I shrugged, slightly surprised at the ease and speed with which he found something for me to do with the money. He continued, “There’s lots of space and you could incorporate photography into it. Think about it,” he advised.
I stood abruptly, slid the diary back over. “Will you hold onto that? Just for a little while,” I instructed.
“Of course.” He walked round the table, hands stuffed inside his pockets. I took off my cardigan and wrapped the brass head in it, placed it carefully inside my rucksack. Mervyn hugged me again and right then I wanted to tell him about the young woman I’d followed from the flower stall, who’d oddly enough led me to him as if I didn’t already know where he was. But I thought better of it. He already seemed to think my behaviour was strange. I didn’t want him worrying even more. I said goodbye, feeling the familiar tug of my strap on my shoulder. On my way out, I noticed a red ant crawling in a step I’d taken. I watched it drag my step to a corner and feed on its memories.

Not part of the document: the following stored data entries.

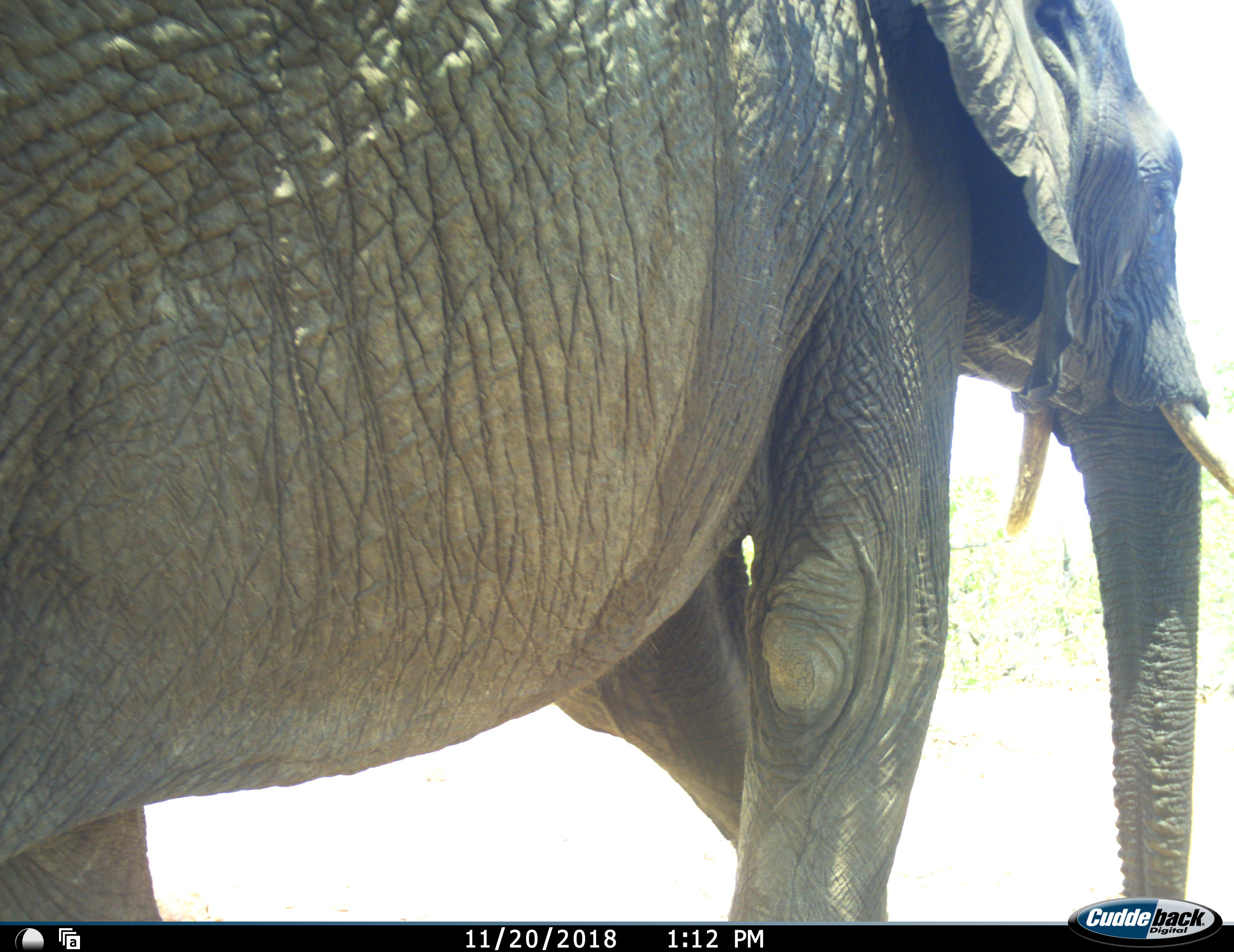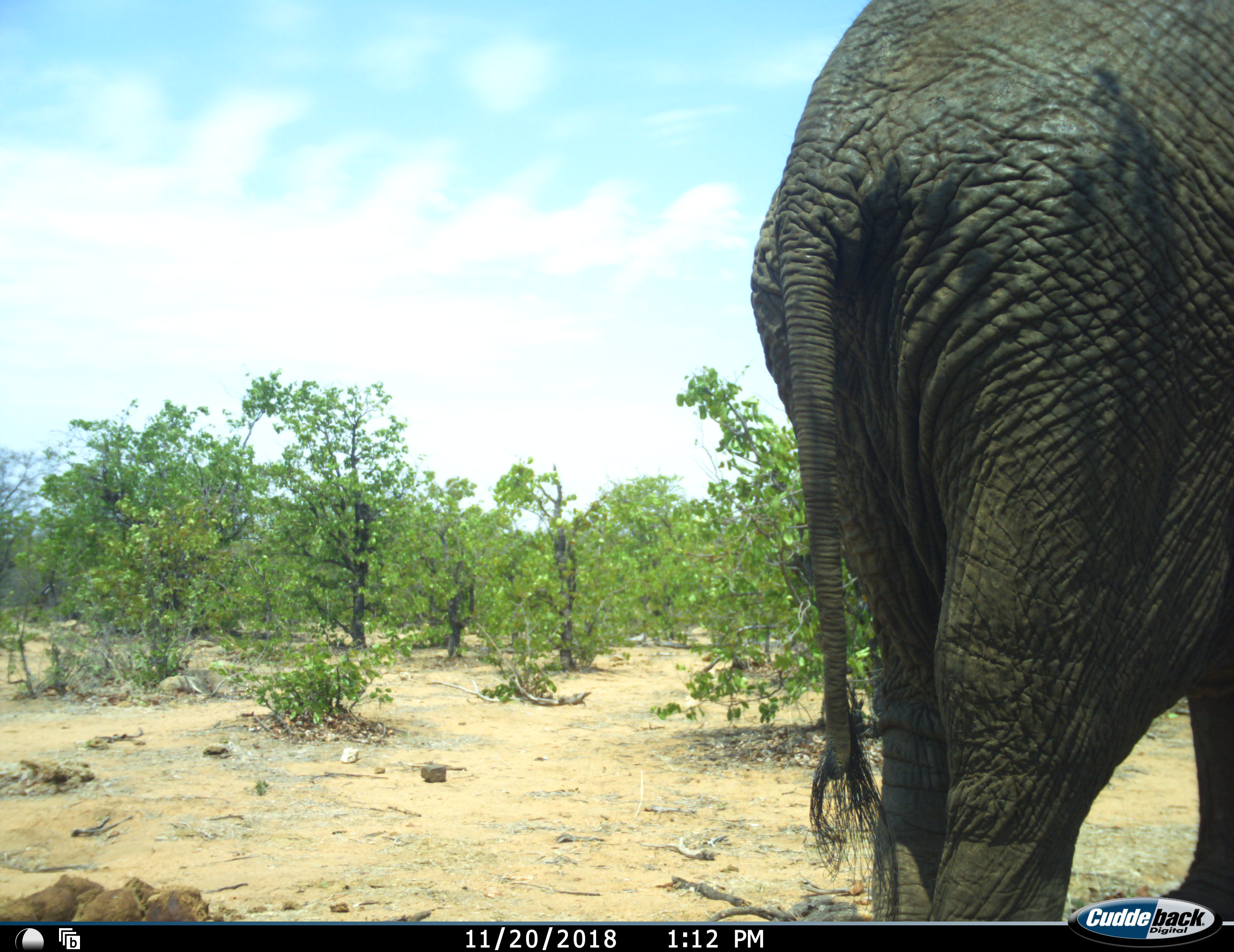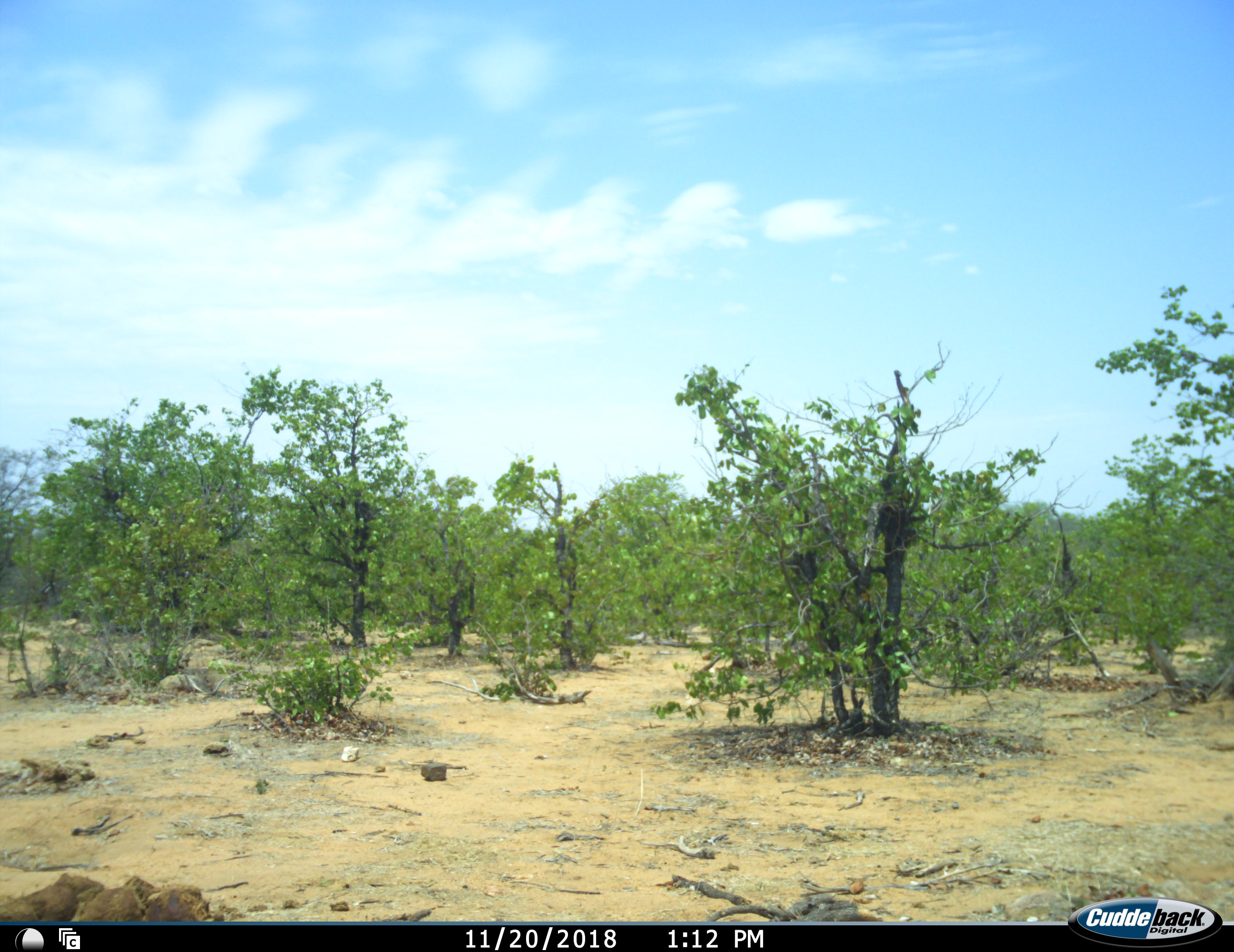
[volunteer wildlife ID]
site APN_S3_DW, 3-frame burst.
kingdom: Animalia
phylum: Chordata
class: Mammalia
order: Proboscidea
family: Elephantidae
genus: Loxodonta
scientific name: Loxodonta africana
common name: african bush elephant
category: elephant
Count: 1.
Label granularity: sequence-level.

In my bag I felt Marpessa and the brass head in a loose embrace. I crossed the gauntlet the road threw at vehicles daily, passed through ghosts that signalled when traffic lights stopped working. Could you leap from all the tipping points in your life at once? In the distance, a breeze carried new beginnings in unsealed white envelopes that hovered just beyond my reach.
Monkey Dey Work Bamboo Dey Chop
Blessings sometimes travelled in pairs. And when they did, especially during a rainy season, there was a unanimous decision by the Gods to give way to them through the traffic of the living. They floated above the still moist beds of earth where cassava plants slept, bounced off the hard backs of restless tortoises in humid unforgiving nights, joined the march of ants under remnants of partially eaten sweet wild berries and clung to the tiny wings of fireflies that appeared as small bursts of light in the belly of night air.

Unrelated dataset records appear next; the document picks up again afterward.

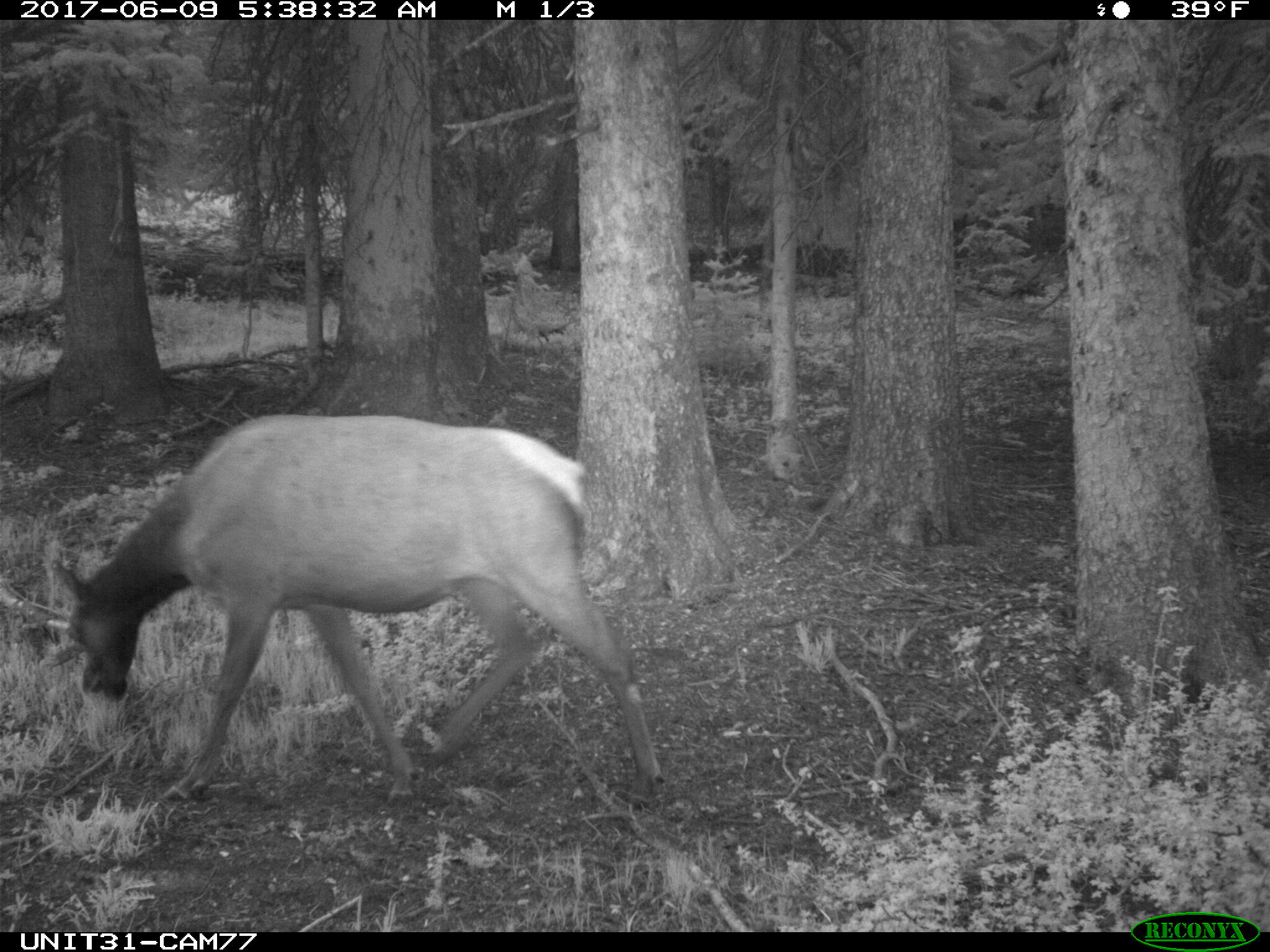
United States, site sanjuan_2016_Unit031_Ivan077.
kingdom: Animalia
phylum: Chordata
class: Mammalia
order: Artiodactyla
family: Cervidae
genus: Cervus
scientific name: Cervus elaphus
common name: red deer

When they finally deposited themselves on Adesua’s head on the morning of the ceremony at the palace, the only indication that they had arrived was an itch to the right side of her brow. This itch did not stop after the necessary scratch, no. Instead, it spread like fire all over her head and the only thing that cooled its ardour was the kiss of cold water. The blessings laughed because their seeds had been sown. They knew that later in the day when the family set out for the palace, the skies overhead would part and shed tears upon them all.

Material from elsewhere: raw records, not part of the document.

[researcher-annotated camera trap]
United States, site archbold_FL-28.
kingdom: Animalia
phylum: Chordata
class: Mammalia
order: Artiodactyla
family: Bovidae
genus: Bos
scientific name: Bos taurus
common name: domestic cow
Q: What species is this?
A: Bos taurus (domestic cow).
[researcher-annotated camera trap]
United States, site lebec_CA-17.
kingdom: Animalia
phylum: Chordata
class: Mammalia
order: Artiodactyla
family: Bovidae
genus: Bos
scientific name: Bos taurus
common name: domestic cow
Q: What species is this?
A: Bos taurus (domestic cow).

It did not stop Adesua from sweating while she laboured over the pot of nmebe soup she prepared under Mama’s supervision. Nor did it stop Papa from killing their biggest goat that he said had tried to run when it saw the glint from the newly sharpened blade. It did not stop Adesua from having her thick hair plied into submission by nimble hands, her body oiled till it gleamed and the wrapper material she purchased from the market tied and fitted so perfectly around her tall frame it would have convinced anybody the material was made with only her figure in mind.
All over their village a variation of this occurred. Households in small and large compounds were busy preparing their suitable daughters as though the king had made a personal visit to request for their daughter’s hand. Prayers were said, offerings made. It seemed there was nothing people wouldn’t do to beat the competition, but nobody except Mama Adabra knew what the neighbouring villages were up to. There were whispers in the village that she had travelled as far as Shekoni to visit a medicine man who claimed he could insert himself into scenes of the future then come back to tell you about it. These whispers were soon slapped away by the hands of excitement and expectation.